When completed, the haploid human genome found far fewer genes than had been expected before it was sequenced. However the case has been advanced that a process by which exons of the precursor RNA produced by transcription of a gene are reconnected in multiple ways during the RNA splicing that produces mRNA. The resulting different mRNAs may be translated into any of several different forms of the same protein (protein isoforms) or a variety of glycoproteins with different attached glycans (polysaccharides). Thus a single gene may code for multiple proteins. Alternative splicing greatly increases the diversity of proteins that can be encoded by the genome, and in humans it is estimated that over 80% of genes are alternatively spliced.

Just exactly how much DNA makes up a gene? One common definition, advanced by Richard Dawkins, is that a gene “is any portion of chromosomal material small enough to last for a large number of generations.” However, this definition has utility only with regard to evolution. Many geneticists use the concept of a cistron interchangeably with the term “gene.” The most common definition of a cistron is “a section of DNA that contains the genetic code for a single polypeptide and functions as a hereditary unit.” Sound like a gene, doesn’t it?
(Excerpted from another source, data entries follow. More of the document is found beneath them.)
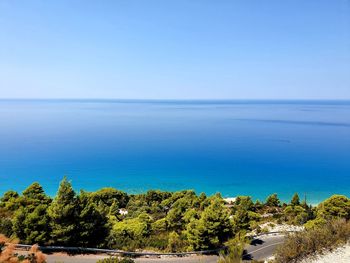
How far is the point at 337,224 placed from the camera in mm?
12719

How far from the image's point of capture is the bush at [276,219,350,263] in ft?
36.4

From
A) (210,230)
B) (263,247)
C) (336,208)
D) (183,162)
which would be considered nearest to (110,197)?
(210,230)

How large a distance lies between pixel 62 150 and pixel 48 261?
75.7 meters

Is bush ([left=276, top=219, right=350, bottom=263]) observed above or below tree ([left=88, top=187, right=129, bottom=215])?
above

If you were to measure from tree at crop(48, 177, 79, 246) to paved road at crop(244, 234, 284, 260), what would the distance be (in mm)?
10735

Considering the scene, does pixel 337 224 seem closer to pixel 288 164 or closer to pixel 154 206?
pixel 154 206

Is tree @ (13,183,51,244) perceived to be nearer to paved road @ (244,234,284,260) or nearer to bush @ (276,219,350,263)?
paved road @ (244,234,284,260)

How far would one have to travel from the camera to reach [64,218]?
15945 millimetres

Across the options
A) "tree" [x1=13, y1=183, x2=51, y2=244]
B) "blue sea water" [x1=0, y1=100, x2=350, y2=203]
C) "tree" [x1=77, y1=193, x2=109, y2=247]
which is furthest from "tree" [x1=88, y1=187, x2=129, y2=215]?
"tree" [x1=13, y1=183, x2=51, y2=244]

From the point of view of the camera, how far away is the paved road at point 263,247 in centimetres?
1688

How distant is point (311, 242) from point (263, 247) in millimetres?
7682

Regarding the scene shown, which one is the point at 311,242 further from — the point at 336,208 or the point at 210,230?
the point at 336,208

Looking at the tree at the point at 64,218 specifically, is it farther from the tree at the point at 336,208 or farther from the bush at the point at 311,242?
the tree at the point at 336,208

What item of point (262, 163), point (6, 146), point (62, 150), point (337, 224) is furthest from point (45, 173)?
point (337, 224)
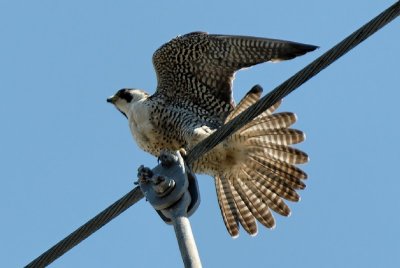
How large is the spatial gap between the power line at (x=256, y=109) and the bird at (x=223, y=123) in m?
A: 3.07

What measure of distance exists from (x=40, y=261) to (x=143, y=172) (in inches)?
32.0

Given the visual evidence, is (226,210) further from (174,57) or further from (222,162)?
(174,57)

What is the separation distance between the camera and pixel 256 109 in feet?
15.8

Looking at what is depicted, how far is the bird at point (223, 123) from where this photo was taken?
27.3 ft

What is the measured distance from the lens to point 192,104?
879cm

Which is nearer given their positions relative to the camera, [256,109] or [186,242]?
[186,242]

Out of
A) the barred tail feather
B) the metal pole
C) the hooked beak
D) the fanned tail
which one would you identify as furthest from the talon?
the hooked beak

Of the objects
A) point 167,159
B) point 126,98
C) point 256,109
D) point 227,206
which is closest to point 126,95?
point 126,98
However using the terms interchangeably, although common, is not correct. Why? Because as a result of some recent research, it appears that some cistrons can encode for more than one protein.

To understand how this is possible, it is necessary to understand the deeper working of the cistron, which it turns out, is rather complex. Like genes, cistrons contain “meaningful” information –the sequence of bases that code for amino acids. As we’ve learned, these are called exons. However, dispersed in the cistron are chunks of additional base sequences that don’t appear to do anything at all, called introns. Now imagine a recipe for chocolate chip cookies is made up of mixing two cups of flour, one tablespoon of chopped peanuts, one cup of butter, one cup of chocolate chips, one cup of sugar and two eggs. The way information is contained in DNA is exactly like the way that information needed for making your cookie dough is contained here: (1)
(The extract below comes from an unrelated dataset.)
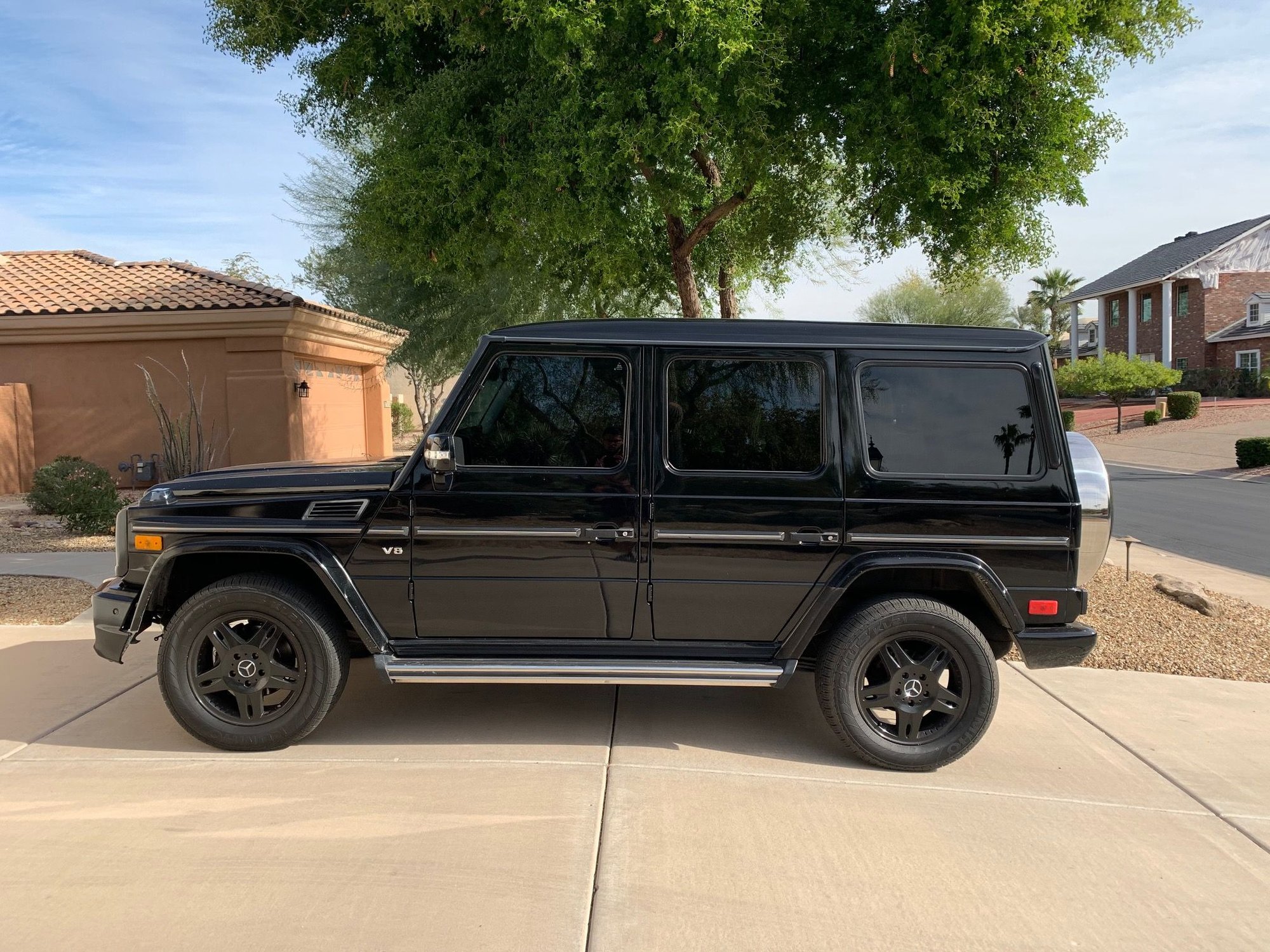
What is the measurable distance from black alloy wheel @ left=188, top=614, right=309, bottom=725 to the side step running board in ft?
1.51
Mix two cups of flour, one cross related two cups tablespoon of chopped bag element peanuts, one cup of case honest butter, one cup of penguin green chocolate flint chips, one walking spoon cup of nail bank sugar and two canvas eggs.
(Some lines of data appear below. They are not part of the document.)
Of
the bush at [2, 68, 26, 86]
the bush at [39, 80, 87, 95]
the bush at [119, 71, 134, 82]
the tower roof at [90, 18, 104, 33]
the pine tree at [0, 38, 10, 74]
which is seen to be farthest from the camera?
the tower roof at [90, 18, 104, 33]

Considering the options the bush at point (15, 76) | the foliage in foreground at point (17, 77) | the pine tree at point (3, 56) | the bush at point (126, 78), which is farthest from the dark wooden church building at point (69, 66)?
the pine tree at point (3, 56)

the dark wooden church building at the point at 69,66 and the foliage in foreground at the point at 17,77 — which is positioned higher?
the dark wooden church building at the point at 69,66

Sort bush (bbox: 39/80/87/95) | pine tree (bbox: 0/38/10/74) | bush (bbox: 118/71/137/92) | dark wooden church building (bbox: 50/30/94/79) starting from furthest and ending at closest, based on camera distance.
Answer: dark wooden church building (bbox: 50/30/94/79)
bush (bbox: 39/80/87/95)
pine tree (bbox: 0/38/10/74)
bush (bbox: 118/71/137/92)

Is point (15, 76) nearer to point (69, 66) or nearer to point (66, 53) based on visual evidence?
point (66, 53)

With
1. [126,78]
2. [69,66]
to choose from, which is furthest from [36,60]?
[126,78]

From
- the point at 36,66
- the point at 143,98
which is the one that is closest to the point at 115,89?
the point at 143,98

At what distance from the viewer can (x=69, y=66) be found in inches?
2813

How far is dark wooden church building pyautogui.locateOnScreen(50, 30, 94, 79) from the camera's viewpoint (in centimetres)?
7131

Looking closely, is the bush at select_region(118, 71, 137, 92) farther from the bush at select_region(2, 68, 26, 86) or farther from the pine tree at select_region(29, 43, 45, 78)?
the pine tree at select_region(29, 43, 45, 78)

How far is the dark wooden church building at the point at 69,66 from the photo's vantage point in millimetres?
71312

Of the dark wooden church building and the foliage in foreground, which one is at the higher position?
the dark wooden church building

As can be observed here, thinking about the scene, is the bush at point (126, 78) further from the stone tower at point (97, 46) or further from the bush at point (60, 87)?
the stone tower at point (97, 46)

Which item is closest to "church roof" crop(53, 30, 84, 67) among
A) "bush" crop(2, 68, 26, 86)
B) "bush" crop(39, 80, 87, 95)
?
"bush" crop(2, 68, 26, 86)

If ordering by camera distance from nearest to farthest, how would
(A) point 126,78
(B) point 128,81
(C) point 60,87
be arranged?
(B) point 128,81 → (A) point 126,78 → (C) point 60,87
A process known as alternative splicing has been identified by which the spliceosomes in different cells can do different things with the same pre-RNA, thereby generating two or more different proteins (called isoforms) from the same code of pre-RNA. In other words, the same block of information can produce two different outcomes, two different protein products. In humans, over 80% of genes are alternatively spliced, which may help explain why the total number of genes in our genome is rather on the low side. For example, our chocolate chip cookie recipe, hidden inside the gibberish of cookie introns, also has inside of it a recipe for peanut butter cookies as well:

Mix two cups of flour, two cups peanut butter, one cup of sugar and two eggs

The vast majority of reverse transcriptase coding in junk DNA probably has little to do with retroviruses such HIV, or Feline Leukemia Virus. Rather, the reverse transcriptase is probably there as a leftover of certain types of “jumping genes” called reverse transposons (retrotransposons).

Much of our junk DNA is repetitive; certain patterns of Cs, Ts, Gs and As just repeat themselves. These chunks are usually about 50-100 bases long and the number of these spread across the chromosome vary considerably from person to person.

Genes differ widely from each other. The gene for insulin, a relatively smallish gene, is 1700 base pairs long which, in a railroad analogy, would produce a stretch of insulin railroad track 1700 sleepers long. Figuring each sleeper as being about two feet apart, a stretch of railroad track gene sufficient to code for insulin would be a little longer than half of a mile. At the other end of the spectrum is the gene that codes for a common type of muscular dystrophy. It is two million base pairs long. If it were a railroad line, this length of gene track would stretch from New York City to Chicago.